── Exercise inputs

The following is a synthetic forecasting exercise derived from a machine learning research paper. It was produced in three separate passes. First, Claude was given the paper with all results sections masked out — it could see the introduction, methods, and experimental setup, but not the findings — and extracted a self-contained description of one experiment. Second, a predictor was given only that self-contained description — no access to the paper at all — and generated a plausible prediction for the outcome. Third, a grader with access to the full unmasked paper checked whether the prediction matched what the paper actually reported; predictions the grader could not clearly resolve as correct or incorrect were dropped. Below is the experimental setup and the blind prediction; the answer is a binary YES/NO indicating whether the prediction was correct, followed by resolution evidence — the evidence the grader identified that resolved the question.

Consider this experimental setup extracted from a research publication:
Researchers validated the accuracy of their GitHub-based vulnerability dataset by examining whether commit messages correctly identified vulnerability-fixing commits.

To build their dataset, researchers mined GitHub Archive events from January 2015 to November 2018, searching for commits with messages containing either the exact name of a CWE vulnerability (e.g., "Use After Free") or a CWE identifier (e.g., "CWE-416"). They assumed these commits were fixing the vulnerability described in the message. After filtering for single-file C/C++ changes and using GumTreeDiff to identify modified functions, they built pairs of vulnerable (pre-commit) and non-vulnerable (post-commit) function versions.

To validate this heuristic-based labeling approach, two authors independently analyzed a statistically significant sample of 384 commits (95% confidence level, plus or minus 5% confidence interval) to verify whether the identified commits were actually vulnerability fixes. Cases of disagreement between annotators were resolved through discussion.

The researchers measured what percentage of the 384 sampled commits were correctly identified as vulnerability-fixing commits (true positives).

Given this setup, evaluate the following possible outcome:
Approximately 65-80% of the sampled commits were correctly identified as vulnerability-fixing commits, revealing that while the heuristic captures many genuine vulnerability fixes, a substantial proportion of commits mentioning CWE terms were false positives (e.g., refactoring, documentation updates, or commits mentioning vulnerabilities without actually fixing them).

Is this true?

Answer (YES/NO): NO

────
── Exercise inputs

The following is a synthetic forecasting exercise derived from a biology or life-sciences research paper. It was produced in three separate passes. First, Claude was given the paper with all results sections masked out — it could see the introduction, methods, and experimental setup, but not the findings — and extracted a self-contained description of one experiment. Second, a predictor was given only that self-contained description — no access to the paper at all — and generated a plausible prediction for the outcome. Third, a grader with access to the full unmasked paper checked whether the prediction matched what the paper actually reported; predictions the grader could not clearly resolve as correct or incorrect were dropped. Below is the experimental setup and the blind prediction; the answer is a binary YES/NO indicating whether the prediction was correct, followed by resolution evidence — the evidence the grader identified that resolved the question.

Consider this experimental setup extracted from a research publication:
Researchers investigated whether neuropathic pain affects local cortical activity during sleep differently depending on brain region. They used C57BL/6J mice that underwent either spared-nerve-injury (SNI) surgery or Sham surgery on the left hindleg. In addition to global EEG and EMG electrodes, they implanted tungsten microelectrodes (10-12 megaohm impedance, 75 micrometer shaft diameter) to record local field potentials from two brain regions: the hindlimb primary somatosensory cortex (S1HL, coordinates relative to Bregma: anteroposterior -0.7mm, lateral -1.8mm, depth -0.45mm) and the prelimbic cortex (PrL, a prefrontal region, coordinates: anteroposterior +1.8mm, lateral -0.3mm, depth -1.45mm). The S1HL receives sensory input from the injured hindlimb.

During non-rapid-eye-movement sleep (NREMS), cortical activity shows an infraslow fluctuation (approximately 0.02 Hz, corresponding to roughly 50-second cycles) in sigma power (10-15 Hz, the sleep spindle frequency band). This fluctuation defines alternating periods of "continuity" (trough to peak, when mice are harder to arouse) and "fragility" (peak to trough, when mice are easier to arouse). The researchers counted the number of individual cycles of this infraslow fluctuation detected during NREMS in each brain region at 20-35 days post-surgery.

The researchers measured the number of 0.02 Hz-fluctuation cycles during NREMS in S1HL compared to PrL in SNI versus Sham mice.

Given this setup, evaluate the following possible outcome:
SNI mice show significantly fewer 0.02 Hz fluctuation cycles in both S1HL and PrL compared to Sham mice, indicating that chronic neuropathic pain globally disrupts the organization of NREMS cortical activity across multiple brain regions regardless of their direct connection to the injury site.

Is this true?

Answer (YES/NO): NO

────

▶ Task to carry out
When a line of the records above contains the string "fixing", count it once; then give the total and nothing else.

▶ Expected answer
4